:: KETENTUAN TUGAS ::
1. Tuliskan kembali bagian teks tentang jaringan ulama Pasaman mulai dari "Rabu, 05 Mei" sampai dengan "orisinalitas penelitian ini)".
2. Sebutkan semua lembaga dan kelompok yang namanya disebut dalam teks tentang jaringan ulama Pasaman.
3. Lanjutkan teks tentang jaringan ulama Pasaman, dimulai sesudah kalimat terakhir yang ditampilkan.

:: BLOK TEKS ::
━━━━━━
Rabu, 05 Mei 2010

Jaringan Ulama Pasaman : Sebuah Pengantar Epistimologis

Di edit oleh : Muhammad Ilham

(Penelitian ini dilakukan oleh "adik-adik" mahasiswa, tepatnya sahabat-sahabat mahasiswa saya Fakultas Ilmu Budaya - Adab IAIN Padang yang tergabung dalam Tim Inventarisasi Naskah Melayu-Islam Minangkabau yang dalam usia "muda" yang belum menyelesaikan gerbang akhir perkuliahan, namun memiliki ikhtiar akademik luar biasa. Bagi saya, dosennya, mereka adalah orang-orang tercerahkan. Semoga kedepan, mereka mampu melahirkan penelitian yang lebih komprehensif. Tapi, ikhtiar mereka, sesederhana apapun, mereka pantasdiberi apresiasi ::: beberapa bahagian, terutama catatan kaki, saya hilangkan dengan tujuan menjaga orisinalitas penelitian ini)

Berbicara mengenai Islam Minangkabau, maka kita akan menemui berbagai dinamika sosial keagamaan hingga beragam pergolakan pemikiran. Titik sentral dari berbagai dinamika tersebut, tentunya tidak akan terlepas dari peran dan posisi seorang ulama yang menjadi “sosok kharismatik” dalam suatu kawasan daerah tertentu, niscaya ulama yang menjadi panutan dan menjadi tokoh yang selalu didengar serta dipatuhi memang menjadi realitas di masa-masa keemasan surau tersebut. Ulama mempunyai peran besar dalam mentranfer keilmuan Islam kepada generasi selanjut-nya, sebagai warasatul anbiya’ (=pewaris para Nabi), selain itu ulama juga menepati posisi signifikan dalam kehidupan sosial masyarakat, ulama menjadi tauladan, tutur katanya didengar, suruhnya dikerjakan, masyarakat sangat segan dan ta’zhim akannya, itulah nominasi figur ulama yang sebenar, alim­-nya masyhur, pengajarannya tersohor dan murid-muridnya banyak, maka ulama masa lalu, sebagai mata rantai keilmuan Islam, menjadi contoh dekat masa keemasan Ulama di Minangkabau.
━━━━━━
:: CUPLIKAN DAFTAR ::
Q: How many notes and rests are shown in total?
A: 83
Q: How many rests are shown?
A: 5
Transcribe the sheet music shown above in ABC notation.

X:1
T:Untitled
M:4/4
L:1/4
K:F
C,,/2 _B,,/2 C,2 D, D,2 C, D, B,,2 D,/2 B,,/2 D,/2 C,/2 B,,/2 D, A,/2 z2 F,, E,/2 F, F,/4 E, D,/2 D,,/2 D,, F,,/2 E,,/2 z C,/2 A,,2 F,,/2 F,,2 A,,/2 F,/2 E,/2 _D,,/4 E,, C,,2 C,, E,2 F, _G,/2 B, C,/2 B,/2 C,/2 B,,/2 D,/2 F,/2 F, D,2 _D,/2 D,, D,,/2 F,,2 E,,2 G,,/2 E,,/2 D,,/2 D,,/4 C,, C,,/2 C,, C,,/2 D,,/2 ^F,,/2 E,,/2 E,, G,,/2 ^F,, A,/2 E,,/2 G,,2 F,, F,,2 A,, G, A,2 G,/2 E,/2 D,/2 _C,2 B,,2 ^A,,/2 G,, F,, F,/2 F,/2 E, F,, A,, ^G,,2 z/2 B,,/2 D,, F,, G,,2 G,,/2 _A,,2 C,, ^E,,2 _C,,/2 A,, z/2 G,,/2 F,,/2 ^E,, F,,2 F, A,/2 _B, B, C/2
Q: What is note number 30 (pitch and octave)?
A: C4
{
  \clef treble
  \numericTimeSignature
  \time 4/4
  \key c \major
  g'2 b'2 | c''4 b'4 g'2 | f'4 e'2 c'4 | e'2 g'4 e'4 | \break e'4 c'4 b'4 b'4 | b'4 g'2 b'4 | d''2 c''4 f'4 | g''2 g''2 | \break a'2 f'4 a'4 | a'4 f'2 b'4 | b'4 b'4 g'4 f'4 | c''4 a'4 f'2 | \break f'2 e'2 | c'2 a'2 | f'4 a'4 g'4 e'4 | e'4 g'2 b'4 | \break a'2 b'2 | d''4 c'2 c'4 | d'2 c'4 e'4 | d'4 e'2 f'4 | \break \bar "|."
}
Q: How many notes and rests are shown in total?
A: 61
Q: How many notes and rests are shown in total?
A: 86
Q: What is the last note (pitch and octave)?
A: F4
━━━━━━
:: JAWABAN ::
1.
Rabu, 05 Mei 2010

Jaringan Ulama Pasaman : Sebuah Pengantar Epistimologis

Di edit oleh : Muhammad Ilham

(Penelitian ini dilakukan oleh "adik-adik" mahasiswa, tepatnya sahabat-sahabat mahasiswa saya Fakultas Ilmu Budaya - Adab IAIN Padang yang tergabung dalam Tim Inventarisasi Naskah Melayu-Islam Minangkabau yang dalam usia "muda" yang belum menyelesaikan gerbang akhir perkuliahan, namun memiliki ikhtiar akademik luar biasa. Bagi saya, dosennya, mereka adalah orang-orang tercerahkan. Semoga kedepan, mereka mampu melahirkan penelitian yang lebih komprehensif. Tapi, ikhtiar mereka, sesederhana apapun, mereka pantasdiberi apresiasi ::: beberapa bahagian, terutama catatan kaki, saya hilangkan dengan tujuan menjaga orisinalitas penelitian ini)

2. Lembaga dan kelompok yang disebut adalah Fakultas Ilmu Budaya - Adab, IAIN Padang, dan Tim Inventarisasi Naskah Melayu-Islam Minangkabau.

3.
Dengan demikian, mengkaji ulama, apakah dari segi biografinya, jaringan keilmuannya hingga peninggalan tulisan yang pernah ditinggalkannya, sangat penting, demi untuk meneladani hingga merekontruksi jalannya agama Islam di Minangkabau, negeri emas ini. Jika Hamka mengatakan “berjalan ke depan dengan satu ketika menghadap ke belakang” dalam bukunya “Adat Minangkabau menghadapi Revolusi”, maka dalam pekerjaan agama mesti kita menjemputnya ke belakang, tidak hanya berjalan ke depan dan cuma menatap masa lalu, kita malah mesti menjemputnya ke belakang, untuk dibawa berjalan ke depan. Sebab kita tidak akan bisa menyaingi tegaknya agama di masa lalu, di mana Adat benar-benar di-sandi-kan kepada Syara’ dan Syara’ benar-benar di-sandi­-kan kepada Kitabullah, di mana surau-surau menjamur seantero Minangkabau, ulama-ulamanya yang masyhur terbilang alim pulang pergi silih berganti mengaji ke Mekkah, orang-orang siak dekat dan jauh berdatangan manjalang guru, kecuali dengan menjemput kejayaan Islam itu kembali (=meneladani dan menjadikannya cermin).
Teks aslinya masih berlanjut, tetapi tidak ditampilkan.